Some flame graphs of storage was performed during the ingestion with 50 workers in //

It seems most of them are doing a lot of directory_add

svgpp 1-2021-10-14T06:12:58Z.svg | grep storage.py                                                                                                                                   10:01:28
                directory_add (swh/storage/cassandra/storage.py:517) (112
                directory_add (swh/storage/cassandra/storage.py:517) (77
                directory_add (swh/storage/cassandra/storage.py:517) (88
                directory_add (swh/storage/cassandra/storage.py:517) (123
                content_add (swh/storage/cassandra/storage.py:285) (43 samples,
                directory_add (swh/storage/cassandra/storage.py:517) (78
                directory_add (swh/storage/cassandra/storage.py:517) (104
                directory_add (swh/storage/cassandra/storage.py:517) (49
                directory_add (swh/storage/cassandra/storage.py:517) (73
                directory_add (swh/storage/cassandra/storage.py:517) (76
                directory_add (swh/storage/cassandra/storage.py:517) (45
                directory_add (swh/storage/cassandra/storage.py:517) (69
                directory_add (swh/storage/cassandra/storage.py:517) (62
                directory_add (swh/storage/cassandra/storage.py:517) (93
                directory_add (swh/storage/cassandra/storage.py:517) (42
                directory_add (swh/storage/cassandra/storage.py:517) (104
                directory_add (swh/storage/cassandra/storage.py:517) (40
                directory_add (swh/storage/cassandra/storage.py:517) (42
                directory_add (swh/storage/cassandra/storage.py:517) (54
                directory_add (swh/storage/cassandra/storage.py:517) (73
                directory_add (swh/storage/cassandra/storage.py:517) (145
                directory_add (swh/storage/cassandra/storage.py:517) (68
                directory_add (swh/storage/cassandra/storage.py:517) (51
                directory_add (swh/storage/cassandra/storage.py:517) (52
                directory_add (swh/storage/cassandra/storage.py:517) (45
                directory_add (swh/storage/cassandra/storage.py:517) (67
                content_add (swh/storage/cassandra/storage.py:285) (48 samples,
                directory_add (swh/storage/cassandra/storage.py:517) (235
                directory_add (swh/storage/cassandra/storage.py:517) (67
                directory_add (swh/storage/cassandra/storage.py:517) (53
                directory_add (swh/storage/cassandra/storage.py:517) (210
                directory_add (swh/storage/cassandra/storage.py:517) (45
                directory_add (swh/storage/cassandra/storage.py:517) (129
                directory_add (swh/storage/cassandra/storage.py:517) (46
                directory_add (swh/storage/cassandra/storage.py:517) (41
                directory_add (swh/storage/cassandra/storage.py:517) (69
                directory_add (swh/storage/cassandra/storage.py:517) (70

It sounds it's the longest operation, but it looks strange there are no occurrences of the functions called by the loader filters. I don't know if it's due to the frequency of the py-spy captures (reduced due to the number of threads)

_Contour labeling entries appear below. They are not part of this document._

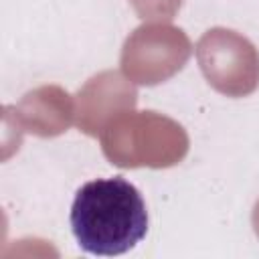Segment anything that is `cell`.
Returning <instances> with one entry per match:
<instances>
[{
	"label": "cell",
	"instance_id": "obj_1",
	"mask_svg": "<svg viewBox=\"0 0 259 259\" xmlns=\"http://www.w3.org/2000/svg\"><path fill=\"white\" fill-rule=\"evenodd\" d=\"M77 245L95 257L132 251L148 233V210L140 190L121 176L85 182L71 204Z\"/></svg>",
	"mask_w": 259,
	"mask_h": 259
},
{
	"label": "cell",
	"instance_id": "obj_2",
	"mask_svg": "<svg viewBox=\"0 0 259 259\" xmlns=\"http://www.w3.org/2000/svg\"><path fill=\"white\" fill-rule=\"evenodd\" d=\"M99 140L103 156L117 168H170L180 164L190 148L186 130L152 109L121 113Z\"/></svg>",
	"mask_w": 259,
	"mask_h": 259
},
{
	"label": "cell",
	"instance_id": "obj_3",
	"mask_svg": "<svg viewBox=\"0 0 259 259\" xmlns=\"http://www.w3.org/2000/svg\"><path fill=\"white\" fill-rule=\"evenodd\" d=\"M192 55L188 34L170 22H144L125 38L121 73L136 85H160L184 69Z\"/></svg>",
	"mask_w": 259,
	"mask_h": 259
},
{
	"label": "cell",
	"instance_id": "obj_4",
	"mask_svg": "<svg viewBox=\"0 0 259 259\" xmlns=\"http://www.w3.org/2000/svg\"><path fill=\"white\" fill-rule=\"evenodd\" d=\"M196 61L206 83L227 97H247L259 87V51L241 32L208 28L196 42Z\"/></svg>",
	"mask_w": 259,
	"mask_h": 259
},
{
	"label": "cell",
	"instance_id": "obj_5",
	"mask_svg": "<svg viewBox=\"0 0 259 259\" xmlns=\"http://www.w3.org/2000/svg\"><path fill=\"white\" fill-rule=\"evenodd\" d=\"M138 91L123 73L107 69L91 79L75 95V123L89 138H99L101 132L121 113L136 109Z\"/></svg>",
	"mask_w": 259,
	"mask_h": 259
},
{
	"label": "cell",
	"instance_id": "obj_6",
	"mask_svg": "<svg viewBox=\"0 0 259 259\" xmlns=\"http://www.w3.org/2000/svg\"><path fill=\"white\" fill-rule=\"evenodd\" d=\"M14 123L32 136L55 138L65 134L75 119V97L59 85H40L26 91L16 105H10ZM6 105V109L10 111Z\"/></svg>",
	"mask_w": 259,
	"mask_h": 259
},
{
	"label": "cell",
	"instance_id": "obj_7",
	"mask_svg": "<svg viewBox=\"0 0 259 259\" xmlns=\"http://www.w3.org/2000/svg\"><path fill=\"white\" fill-rule=\"evenodd\" d=\"M184 0H130L134 12L144 22H170Z\"/></svg>",
	"mask_w": 259,
	"mask_h": 259
},
{
	"label": "cell",
	"instance_id": "obj_8",
	"mask_svg": "<svg viewBox=\"0 0 259 259\" xmlns=\"http://www.w3.org/2000/svg\"><path fill=\"white\" fill-rule=\"evenodd\" d=\"M251 223H253V231H255V235L259 237V200H257V202H255V206H253Z\"/></svg>",
	"mask_w": 259,
	"mask_h": 259
}]
</instances>
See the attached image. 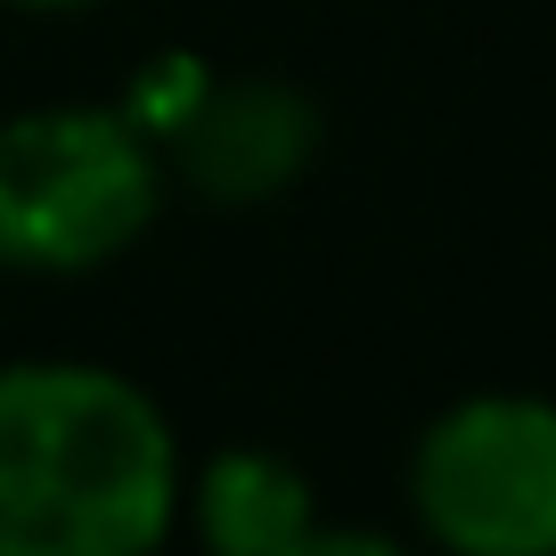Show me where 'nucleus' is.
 Listing matches in <instances>:
<instances>
[{"mask_svg":"<svg viewBox=\"0 0 556 556\" xmlns=\"http://www.w3.org/2000/svg\"><path fill=\"white\" fill-rule=\"evenodd\" d=\"M189 458L164 401L106 361H0V556H164Z\"/></svg>","mask_w":556,"mask_h":556,"instance_id":"nucleus-1","label":"nucleus"},{"mask_svg":"<svg viewBox=\"0 0 556 556\" xmlns=\"http://www.w3.org/2000/svg\"><path fill=\"white\" fill-rule=\"evenodd\" d=\"M173 164L115 99H50L0 115V270L90 278L164 213Z\"/></svg>","mask_w":556,"mask_h":556,"instance_id":"nucleus-2","label":"nucleus"},{"mask_svg":"<svg viewBox=\"0 0 556 556\" xmlns=\"http://www.w3.org/2000/svg\"><path fill=\"white\" fill-rule=\"evenodd\" d=\"M409 516L434 556H556V401L467 393L409 442Z\"/></svg>","mask_w":556,"mask_h":556,"instance_id":"nucleus-3","label":"nucleus"},{"mask_svg":"<svg viewBox=\"0 0 556 556\" xmlns=\"http://www.w3.org/2000/svg\"><path fill=\"white\" fill-rule=\"evenodd\" d=\"M319 139H328V123H319L303 83H287V74H213L205 106L180 123L164 164L205 205H270V197L303 189V173L319 164Z\"/></svg>","mask_w":556,"mask_h":556,"instance_id":"nucleus-4","label":"nucleus"},{"mask_svg":"<svg viewBox=\"0 0 556 556\" xmlns=\"http://www.w3.org/2000/svg\"><path fill=\"white\" fill-rule=\"evenodd\" d=\"M180 523L205 556H287L319 523V483L270 442H222L189 467Z\"/></svg>","mask_w":556,"mask_h":556,"instance_id":"nucleus-5","label":"nucleus"},{"mask_svg":"<svg viewBox=\"0 0 556 556\" xmlns=\"http://www.w3.org/2000/svg\"><path fill=\"white\" fill-rule=\"evenodd\" d=\"M205 90H213V66L205 58H189V50H164V58H148V66L131 74V83H123V115L139 123V131L156 139V148H173L180 139V123L197 115V106H205Z\"/></svg>","mask_w":556,"mask_h":556,"instance_id":"nucleus-6","label":"nucleus"},{"mask_svg":"<svg viewBox=\"0 0 556 556\" xmlns=\"http://www.w3.org/2000/svg\"><path fill=\"white\" fill-rule=\"evenodd\" d=\"M287 556H434V548H409V540L377 532V523H328V516H319Z\"/></svg>","mask_w":556,"mask_h":556,"instance_id":"nucleus-7","label":"nucleus"},{"mask_svg":"<svg viewBox=\"0 0 556 556\" xmlns=\"http://www.w3.org/2000/svg\"><path fill=\"white\" fill-rule=\"evenodd\" d=\"M0 9H17V17H90L106 0H0Z\"/></svg>","mask_w":556,"mask_h":556,"instance_id":"nucleus-8","label":"nucleus"}]
</instances>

I will try another approach by logging the method call durations on the loader side (need to rebase and adapt P1155)

What "directory_entries_insert_algo" did you use for this?

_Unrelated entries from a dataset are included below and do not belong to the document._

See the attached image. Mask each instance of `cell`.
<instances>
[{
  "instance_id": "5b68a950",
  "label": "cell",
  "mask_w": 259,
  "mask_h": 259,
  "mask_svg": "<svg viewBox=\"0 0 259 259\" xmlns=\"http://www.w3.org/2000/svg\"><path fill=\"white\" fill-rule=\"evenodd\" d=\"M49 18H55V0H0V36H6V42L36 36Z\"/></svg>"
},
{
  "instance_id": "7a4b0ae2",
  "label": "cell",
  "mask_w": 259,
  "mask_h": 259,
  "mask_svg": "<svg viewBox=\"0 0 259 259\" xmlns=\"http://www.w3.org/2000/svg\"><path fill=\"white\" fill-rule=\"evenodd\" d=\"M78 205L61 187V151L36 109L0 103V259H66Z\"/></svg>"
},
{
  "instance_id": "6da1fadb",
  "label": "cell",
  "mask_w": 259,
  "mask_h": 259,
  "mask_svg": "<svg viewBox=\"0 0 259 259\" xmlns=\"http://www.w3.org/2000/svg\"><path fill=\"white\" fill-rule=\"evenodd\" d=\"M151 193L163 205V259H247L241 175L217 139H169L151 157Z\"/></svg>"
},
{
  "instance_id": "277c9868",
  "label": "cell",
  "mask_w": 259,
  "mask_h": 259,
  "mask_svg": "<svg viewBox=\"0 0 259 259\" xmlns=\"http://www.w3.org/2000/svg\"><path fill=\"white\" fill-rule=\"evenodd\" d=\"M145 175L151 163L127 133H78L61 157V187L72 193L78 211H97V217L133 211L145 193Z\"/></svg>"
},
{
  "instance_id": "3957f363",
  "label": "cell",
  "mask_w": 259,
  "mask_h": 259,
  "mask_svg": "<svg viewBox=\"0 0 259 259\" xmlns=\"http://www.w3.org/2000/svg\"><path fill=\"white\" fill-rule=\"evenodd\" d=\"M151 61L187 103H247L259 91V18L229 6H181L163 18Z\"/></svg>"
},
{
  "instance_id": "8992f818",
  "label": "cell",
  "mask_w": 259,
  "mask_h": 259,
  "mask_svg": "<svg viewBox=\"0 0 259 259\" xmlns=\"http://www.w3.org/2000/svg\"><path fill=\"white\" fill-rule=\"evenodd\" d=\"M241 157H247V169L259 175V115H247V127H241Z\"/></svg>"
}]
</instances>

It seems most of them are doing a lot of directory_add

Do you mean they spend a lot of time in directory_add, or that they call it a lot?

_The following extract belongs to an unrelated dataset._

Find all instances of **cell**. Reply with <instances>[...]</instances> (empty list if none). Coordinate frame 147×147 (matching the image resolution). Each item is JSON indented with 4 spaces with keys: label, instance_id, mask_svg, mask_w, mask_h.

It's not surprising this endpoint is the longest to run, it has a lot of data to insert.

vsellier moved this task from Backlog to done on the System administration board.

It was not easy to know if it's a lot of call or long running calls because it's regular sample and we don't have this granularity.

There is no more work schedule on this task so I change it's status to resolved.